La proposition de loi permet la création d'un régime additionnel de retraite, qui vise à compenser progressivement ce différentiel de pension. Il s'appliquera aux enseignants exerçant dans des établissements d'enseignement privés sous contrat avec l'Etat, au titre tant du ministère de l'éducation nationale que du ministère de l'agriculture.

Les réunions de travail organisées sur le contenu de cette proposition de loi entre les organisations syndicales et mon ministère ont d'ailleurs donné lieu à un relevé de conclusions, signé le 21 octobre 2004. Celui-ci retient les orientations de la proposition de loi soumise ce matin à votre discussion et a été signé par l'ensemble des organisations syndicales représentatives. Je me félicite de ce dialogue social constructif et réussi, qui répond à des attentes très anciennes.

Monsieur le président, mesdames, messieurs les sénateurs, le Gouvernement se félicite de la clarification statutaire qu'apporte ce texte et de la création de ce régime de retraite, qui répond aux préoccupations des maîtres de l'enseignement privé.
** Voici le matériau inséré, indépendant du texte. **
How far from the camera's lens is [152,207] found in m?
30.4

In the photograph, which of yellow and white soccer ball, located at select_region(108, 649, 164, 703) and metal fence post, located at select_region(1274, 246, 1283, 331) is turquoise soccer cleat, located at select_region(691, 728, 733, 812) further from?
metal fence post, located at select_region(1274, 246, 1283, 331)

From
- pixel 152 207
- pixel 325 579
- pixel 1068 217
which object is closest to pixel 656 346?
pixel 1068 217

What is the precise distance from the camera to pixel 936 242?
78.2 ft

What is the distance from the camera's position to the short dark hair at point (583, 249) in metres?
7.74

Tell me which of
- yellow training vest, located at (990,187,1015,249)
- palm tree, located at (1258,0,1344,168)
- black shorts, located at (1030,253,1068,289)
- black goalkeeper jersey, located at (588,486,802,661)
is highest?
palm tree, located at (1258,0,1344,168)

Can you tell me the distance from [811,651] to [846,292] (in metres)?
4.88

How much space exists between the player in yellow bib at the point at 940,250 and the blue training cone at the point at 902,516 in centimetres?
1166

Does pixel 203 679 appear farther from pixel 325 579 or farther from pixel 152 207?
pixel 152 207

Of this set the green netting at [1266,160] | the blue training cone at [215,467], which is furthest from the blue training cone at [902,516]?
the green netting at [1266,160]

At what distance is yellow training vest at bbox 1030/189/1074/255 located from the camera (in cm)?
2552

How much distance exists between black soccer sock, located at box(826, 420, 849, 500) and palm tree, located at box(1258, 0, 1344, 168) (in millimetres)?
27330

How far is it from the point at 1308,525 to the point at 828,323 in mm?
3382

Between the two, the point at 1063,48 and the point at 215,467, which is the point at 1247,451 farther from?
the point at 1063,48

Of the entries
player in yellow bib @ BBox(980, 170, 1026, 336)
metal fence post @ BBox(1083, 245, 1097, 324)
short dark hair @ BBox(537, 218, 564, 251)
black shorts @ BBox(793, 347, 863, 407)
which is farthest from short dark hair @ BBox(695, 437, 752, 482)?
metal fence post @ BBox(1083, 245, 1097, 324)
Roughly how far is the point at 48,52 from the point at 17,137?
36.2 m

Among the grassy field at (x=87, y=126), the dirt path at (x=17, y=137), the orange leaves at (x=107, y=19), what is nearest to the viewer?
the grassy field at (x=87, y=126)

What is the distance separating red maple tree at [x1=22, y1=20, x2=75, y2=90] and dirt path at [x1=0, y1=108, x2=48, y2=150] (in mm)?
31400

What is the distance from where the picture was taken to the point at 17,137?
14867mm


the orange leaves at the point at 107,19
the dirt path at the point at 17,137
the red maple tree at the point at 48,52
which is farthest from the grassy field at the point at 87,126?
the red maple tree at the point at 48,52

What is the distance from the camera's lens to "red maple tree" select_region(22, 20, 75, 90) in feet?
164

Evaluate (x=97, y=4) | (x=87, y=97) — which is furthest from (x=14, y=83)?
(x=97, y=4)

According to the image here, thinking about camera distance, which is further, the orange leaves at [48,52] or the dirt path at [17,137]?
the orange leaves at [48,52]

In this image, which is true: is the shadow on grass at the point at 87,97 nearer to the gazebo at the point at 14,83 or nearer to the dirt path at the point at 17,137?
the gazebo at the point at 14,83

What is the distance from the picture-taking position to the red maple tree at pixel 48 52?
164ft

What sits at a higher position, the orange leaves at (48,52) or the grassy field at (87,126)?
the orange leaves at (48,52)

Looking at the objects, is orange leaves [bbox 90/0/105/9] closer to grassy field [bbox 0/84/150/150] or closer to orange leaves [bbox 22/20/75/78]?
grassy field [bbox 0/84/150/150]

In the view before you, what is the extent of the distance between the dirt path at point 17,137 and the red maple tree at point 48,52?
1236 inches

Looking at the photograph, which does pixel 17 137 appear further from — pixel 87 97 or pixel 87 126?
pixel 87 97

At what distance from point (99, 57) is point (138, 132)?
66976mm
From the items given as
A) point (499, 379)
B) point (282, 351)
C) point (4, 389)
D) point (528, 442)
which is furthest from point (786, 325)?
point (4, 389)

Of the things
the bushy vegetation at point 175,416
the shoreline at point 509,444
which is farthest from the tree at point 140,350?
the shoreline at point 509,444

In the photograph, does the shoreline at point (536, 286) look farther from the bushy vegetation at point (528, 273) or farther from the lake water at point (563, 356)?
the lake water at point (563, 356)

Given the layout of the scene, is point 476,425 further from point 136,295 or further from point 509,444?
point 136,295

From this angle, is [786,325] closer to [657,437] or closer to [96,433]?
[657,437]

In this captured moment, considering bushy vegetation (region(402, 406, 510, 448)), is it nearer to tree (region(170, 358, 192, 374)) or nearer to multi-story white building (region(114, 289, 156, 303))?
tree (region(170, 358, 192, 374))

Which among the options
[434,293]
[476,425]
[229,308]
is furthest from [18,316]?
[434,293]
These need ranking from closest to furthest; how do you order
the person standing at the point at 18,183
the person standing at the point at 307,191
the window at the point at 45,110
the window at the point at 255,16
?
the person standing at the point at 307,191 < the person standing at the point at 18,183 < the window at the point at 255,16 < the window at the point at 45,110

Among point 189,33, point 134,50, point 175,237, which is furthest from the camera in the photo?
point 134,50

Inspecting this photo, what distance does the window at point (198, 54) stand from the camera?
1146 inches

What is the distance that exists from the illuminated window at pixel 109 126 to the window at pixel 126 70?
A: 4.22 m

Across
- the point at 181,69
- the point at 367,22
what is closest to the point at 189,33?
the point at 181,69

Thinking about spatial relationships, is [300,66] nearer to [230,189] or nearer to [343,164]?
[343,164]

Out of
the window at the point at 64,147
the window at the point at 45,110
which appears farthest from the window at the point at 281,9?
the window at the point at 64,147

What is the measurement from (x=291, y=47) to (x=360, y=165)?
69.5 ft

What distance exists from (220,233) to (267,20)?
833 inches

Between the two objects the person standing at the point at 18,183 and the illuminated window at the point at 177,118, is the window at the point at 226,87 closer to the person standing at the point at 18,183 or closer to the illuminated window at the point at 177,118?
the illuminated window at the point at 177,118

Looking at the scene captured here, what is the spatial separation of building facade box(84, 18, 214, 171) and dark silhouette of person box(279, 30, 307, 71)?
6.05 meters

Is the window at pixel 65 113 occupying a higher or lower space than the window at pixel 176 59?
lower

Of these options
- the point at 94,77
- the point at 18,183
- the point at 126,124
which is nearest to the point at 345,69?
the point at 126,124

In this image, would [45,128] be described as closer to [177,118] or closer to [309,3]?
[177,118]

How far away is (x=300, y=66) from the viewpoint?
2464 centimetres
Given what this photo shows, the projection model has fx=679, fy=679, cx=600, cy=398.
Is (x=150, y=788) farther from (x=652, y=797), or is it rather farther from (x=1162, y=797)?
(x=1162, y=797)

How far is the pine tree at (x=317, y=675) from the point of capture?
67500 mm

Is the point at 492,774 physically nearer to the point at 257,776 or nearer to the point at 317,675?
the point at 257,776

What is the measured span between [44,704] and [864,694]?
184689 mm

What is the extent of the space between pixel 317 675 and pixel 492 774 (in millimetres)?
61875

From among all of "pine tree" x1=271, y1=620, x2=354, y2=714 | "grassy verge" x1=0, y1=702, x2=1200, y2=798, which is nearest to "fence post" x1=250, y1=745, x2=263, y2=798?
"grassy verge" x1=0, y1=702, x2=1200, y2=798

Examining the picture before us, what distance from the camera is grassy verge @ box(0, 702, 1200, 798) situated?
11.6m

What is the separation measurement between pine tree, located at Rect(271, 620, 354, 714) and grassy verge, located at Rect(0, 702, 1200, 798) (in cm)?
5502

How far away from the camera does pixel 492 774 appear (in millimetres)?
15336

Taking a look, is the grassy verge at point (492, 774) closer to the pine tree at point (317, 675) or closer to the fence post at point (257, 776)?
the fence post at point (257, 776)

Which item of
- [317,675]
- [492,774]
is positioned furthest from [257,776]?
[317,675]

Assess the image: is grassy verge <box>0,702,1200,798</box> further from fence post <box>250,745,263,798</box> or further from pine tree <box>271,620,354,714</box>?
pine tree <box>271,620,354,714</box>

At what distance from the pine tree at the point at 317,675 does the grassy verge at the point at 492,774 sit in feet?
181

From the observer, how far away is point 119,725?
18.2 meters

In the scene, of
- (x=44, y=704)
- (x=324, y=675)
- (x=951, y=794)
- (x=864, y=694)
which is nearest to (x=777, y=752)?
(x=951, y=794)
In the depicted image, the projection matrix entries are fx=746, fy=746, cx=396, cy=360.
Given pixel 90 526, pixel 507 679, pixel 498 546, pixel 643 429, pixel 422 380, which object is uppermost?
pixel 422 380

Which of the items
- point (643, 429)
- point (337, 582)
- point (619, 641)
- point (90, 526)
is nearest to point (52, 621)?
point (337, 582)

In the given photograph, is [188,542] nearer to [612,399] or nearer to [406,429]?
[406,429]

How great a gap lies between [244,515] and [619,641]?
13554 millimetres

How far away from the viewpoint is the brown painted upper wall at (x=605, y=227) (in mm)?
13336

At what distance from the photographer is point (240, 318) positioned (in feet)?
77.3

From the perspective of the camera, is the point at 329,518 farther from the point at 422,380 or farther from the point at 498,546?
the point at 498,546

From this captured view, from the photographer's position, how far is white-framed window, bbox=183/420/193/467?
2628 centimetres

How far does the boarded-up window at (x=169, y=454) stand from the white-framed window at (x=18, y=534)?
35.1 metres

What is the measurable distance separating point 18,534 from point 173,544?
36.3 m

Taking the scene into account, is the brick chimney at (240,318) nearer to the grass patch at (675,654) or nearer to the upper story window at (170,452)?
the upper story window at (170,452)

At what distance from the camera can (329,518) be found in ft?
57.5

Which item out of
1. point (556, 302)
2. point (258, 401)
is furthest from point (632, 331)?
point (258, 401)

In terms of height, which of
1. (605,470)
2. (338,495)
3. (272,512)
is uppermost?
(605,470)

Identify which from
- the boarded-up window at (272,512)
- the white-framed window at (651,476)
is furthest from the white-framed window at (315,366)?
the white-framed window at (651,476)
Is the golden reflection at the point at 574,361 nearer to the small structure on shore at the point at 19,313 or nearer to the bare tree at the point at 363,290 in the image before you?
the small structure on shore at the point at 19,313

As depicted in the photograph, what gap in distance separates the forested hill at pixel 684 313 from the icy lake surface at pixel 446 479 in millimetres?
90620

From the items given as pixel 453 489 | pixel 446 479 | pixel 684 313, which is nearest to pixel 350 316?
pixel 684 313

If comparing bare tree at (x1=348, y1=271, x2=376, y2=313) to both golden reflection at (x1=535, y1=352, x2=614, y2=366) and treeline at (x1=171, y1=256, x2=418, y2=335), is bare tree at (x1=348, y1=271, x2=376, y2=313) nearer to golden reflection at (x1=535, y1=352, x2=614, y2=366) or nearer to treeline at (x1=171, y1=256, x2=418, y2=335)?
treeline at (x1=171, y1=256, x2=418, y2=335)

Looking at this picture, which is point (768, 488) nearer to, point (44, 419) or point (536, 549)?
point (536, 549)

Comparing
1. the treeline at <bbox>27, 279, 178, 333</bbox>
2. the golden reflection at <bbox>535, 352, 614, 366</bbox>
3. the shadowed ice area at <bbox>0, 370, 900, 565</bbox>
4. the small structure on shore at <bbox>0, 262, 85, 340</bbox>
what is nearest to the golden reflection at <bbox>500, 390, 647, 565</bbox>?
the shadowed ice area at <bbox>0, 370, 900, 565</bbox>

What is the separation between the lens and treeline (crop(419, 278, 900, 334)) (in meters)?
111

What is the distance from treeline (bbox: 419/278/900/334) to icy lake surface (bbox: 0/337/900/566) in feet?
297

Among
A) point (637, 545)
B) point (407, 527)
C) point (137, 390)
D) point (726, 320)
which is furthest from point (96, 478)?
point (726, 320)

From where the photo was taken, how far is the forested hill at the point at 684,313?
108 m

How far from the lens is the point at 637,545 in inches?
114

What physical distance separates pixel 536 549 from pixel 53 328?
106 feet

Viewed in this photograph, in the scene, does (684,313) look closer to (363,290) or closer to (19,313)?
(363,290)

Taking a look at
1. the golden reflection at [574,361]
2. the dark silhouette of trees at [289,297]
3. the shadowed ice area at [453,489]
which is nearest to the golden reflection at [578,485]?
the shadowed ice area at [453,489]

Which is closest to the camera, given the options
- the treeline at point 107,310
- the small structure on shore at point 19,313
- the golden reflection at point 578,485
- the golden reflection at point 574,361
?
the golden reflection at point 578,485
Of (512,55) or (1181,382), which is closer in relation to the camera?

Je m'engage à en assurer la mise en oeuvre dans les délais impartis. Ainsi, le travail réglementaire permettant l'application au 1er septembre 2005 sera immédiatement entrepris dès la promulgation de la loi, afin que les mesures en faveur des maîtres et la sécurisation du fonctionnement des établissements soient assurées.

Mesdames, messieurs les sénateurs, je disais à l'instant que ce texte était juste et équilibré. Pour cette raison, j'y apporte, au nom du Gouvernement, un soutien sans réserve.